==== Input for this task

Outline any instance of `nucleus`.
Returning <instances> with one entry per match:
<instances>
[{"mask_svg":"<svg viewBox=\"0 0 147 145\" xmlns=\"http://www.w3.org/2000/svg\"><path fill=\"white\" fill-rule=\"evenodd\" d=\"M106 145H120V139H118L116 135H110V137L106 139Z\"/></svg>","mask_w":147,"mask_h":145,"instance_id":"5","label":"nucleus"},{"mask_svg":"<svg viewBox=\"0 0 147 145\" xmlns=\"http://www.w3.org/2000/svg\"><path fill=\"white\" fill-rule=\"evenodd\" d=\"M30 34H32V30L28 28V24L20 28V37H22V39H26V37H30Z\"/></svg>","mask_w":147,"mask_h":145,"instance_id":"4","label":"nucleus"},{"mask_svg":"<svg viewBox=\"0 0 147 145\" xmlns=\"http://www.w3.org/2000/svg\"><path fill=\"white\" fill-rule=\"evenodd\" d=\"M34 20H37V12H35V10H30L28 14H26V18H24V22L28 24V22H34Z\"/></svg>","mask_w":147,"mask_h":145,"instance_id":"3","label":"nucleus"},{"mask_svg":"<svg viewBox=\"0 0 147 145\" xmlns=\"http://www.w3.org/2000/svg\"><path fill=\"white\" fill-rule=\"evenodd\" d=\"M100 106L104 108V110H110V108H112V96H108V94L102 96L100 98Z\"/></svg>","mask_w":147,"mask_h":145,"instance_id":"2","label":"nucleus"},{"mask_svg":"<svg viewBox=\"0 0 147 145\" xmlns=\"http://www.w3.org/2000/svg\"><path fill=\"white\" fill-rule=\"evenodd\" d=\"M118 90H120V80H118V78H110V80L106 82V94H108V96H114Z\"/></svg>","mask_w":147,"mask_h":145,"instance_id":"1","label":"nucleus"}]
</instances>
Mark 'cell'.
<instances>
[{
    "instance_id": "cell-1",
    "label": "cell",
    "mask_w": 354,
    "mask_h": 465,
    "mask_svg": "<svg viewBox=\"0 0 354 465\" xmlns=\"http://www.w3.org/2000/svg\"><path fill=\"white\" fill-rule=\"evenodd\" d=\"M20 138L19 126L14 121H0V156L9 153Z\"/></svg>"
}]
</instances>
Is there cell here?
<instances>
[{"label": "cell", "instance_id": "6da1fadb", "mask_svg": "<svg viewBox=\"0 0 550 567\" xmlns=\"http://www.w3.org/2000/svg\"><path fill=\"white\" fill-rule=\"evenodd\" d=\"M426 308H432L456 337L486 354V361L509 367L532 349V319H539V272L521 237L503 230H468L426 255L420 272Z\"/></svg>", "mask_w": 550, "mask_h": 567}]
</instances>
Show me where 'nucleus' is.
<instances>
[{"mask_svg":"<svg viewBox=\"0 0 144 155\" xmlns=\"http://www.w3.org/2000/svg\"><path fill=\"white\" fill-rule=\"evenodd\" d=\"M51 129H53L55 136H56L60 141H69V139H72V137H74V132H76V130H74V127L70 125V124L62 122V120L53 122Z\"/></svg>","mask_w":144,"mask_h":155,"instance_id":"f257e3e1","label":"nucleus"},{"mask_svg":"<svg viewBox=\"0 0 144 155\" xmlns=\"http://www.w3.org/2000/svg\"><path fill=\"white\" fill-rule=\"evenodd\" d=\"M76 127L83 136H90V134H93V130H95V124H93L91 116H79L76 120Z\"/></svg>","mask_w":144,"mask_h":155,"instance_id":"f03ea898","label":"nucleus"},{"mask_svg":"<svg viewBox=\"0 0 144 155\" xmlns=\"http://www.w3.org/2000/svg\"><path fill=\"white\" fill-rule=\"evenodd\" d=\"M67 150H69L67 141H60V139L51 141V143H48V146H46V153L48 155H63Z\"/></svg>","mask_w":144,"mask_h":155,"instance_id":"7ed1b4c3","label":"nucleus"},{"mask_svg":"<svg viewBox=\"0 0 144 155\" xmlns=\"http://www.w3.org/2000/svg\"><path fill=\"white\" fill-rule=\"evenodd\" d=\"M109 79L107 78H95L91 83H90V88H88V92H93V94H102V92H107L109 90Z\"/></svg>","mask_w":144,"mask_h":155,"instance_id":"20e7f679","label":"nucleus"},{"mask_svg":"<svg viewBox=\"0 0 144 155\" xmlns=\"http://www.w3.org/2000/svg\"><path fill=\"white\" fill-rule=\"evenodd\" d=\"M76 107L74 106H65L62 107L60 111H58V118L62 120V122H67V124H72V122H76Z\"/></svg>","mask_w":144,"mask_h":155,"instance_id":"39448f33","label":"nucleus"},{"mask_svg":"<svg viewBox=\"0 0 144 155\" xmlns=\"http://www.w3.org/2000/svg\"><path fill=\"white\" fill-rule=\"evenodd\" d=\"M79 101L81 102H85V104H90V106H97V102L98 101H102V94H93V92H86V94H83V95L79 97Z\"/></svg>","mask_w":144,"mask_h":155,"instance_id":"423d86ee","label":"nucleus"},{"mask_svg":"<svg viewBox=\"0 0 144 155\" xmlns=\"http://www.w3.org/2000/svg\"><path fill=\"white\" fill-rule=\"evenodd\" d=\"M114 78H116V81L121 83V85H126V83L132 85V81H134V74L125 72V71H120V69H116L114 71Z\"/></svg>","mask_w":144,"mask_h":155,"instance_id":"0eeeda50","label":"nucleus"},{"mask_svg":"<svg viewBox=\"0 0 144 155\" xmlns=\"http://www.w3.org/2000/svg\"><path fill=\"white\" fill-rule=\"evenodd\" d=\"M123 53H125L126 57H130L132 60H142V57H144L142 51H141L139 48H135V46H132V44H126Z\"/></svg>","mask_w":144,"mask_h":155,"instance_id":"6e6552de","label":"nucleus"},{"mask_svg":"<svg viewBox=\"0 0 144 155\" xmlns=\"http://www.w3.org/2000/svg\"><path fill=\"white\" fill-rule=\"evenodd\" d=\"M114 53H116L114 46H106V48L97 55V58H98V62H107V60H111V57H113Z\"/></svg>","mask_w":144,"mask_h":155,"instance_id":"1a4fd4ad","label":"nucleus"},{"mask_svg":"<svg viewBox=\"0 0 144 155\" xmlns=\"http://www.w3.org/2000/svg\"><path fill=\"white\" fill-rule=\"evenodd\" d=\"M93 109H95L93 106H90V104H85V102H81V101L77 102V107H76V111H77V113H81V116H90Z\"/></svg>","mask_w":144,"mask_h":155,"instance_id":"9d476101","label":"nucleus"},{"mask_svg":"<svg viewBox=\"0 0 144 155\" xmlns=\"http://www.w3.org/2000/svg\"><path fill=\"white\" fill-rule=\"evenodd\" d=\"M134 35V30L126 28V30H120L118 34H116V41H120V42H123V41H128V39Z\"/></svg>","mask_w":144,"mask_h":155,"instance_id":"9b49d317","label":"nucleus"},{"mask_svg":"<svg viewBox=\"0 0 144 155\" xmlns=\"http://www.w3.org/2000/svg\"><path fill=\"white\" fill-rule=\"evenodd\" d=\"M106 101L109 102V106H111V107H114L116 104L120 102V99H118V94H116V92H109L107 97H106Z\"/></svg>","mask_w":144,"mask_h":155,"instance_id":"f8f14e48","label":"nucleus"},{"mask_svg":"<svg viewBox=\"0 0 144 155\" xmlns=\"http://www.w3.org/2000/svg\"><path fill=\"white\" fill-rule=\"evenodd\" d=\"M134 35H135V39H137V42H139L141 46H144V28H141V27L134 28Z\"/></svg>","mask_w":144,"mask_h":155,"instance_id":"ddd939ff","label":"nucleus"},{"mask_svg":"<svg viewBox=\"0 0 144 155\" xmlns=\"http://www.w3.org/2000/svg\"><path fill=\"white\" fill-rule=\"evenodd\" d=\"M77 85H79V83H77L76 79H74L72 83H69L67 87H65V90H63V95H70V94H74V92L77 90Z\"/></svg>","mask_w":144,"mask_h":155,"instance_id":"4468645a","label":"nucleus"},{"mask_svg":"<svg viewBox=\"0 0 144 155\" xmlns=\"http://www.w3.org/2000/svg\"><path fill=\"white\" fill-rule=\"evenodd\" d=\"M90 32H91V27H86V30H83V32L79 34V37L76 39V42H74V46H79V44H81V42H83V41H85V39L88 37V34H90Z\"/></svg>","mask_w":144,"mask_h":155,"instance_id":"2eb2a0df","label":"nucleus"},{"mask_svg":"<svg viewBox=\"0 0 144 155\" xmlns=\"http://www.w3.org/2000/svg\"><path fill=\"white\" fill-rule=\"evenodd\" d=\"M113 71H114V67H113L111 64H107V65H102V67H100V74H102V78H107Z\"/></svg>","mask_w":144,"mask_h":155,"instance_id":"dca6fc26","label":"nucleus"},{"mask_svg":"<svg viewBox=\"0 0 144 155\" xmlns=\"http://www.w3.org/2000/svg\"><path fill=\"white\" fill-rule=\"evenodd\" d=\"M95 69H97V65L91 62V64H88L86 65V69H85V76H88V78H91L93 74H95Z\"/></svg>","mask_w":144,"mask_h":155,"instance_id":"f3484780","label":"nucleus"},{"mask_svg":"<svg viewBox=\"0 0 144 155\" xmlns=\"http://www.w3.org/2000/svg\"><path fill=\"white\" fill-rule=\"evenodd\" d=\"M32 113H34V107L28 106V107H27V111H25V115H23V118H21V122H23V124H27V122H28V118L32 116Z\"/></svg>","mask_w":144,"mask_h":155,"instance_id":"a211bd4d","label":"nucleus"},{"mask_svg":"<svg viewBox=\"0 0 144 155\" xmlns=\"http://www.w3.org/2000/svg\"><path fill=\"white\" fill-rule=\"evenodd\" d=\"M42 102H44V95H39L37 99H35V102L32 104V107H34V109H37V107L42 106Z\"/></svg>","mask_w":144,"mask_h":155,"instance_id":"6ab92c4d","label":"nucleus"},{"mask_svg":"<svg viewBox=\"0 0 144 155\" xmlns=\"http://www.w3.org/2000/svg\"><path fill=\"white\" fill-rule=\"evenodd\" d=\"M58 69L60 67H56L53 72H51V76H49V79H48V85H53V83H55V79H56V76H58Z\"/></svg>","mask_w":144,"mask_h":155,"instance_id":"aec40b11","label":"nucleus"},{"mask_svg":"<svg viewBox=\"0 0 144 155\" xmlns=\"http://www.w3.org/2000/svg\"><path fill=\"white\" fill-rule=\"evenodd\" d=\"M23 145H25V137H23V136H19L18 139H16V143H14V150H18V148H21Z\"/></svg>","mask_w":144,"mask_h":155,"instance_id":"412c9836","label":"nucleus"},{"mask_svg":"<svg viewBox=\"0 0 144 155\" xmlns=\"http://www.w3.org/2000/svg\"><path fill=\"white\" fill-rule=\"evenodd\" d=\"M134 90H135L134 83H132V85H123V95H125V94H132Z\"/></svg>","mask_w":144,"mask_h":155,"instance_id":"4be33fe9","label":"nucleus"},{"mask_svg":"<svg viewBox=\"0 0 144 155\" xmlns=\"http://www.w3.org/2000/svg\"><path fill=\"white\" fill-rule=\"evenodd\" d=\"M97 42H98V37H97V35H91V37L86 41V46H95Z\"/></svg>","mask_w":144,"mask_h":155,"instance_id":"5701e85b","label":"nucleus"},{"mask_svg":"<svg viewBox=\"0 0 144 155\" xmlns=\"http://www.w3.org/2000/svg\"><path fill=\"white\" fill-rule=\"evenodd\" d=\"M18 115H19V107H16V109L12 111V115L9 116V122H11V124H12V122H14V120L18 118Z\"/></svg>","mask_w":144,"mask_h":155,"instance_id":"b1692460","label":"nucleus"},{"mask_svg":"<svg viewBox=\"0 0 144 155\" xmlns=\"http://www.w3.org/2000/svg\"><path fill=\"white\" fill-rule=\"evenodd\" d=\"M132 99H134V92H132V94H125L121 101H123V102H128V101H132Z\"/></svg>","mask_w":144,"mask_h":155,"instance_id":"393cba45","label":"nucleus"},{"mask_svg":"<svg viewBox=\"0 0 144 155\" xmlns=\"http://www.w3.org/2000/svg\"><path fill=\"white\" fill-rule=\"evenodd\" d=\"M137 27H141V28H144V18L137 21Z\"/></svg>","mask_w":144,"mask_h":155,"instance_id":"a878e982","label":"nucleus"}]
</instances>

========

_Instructions to follow_
Count the lines in the data above that contain the string "cell", treating uppercase and lowercase as distinct. Reply with the number alone.

_Solution_
5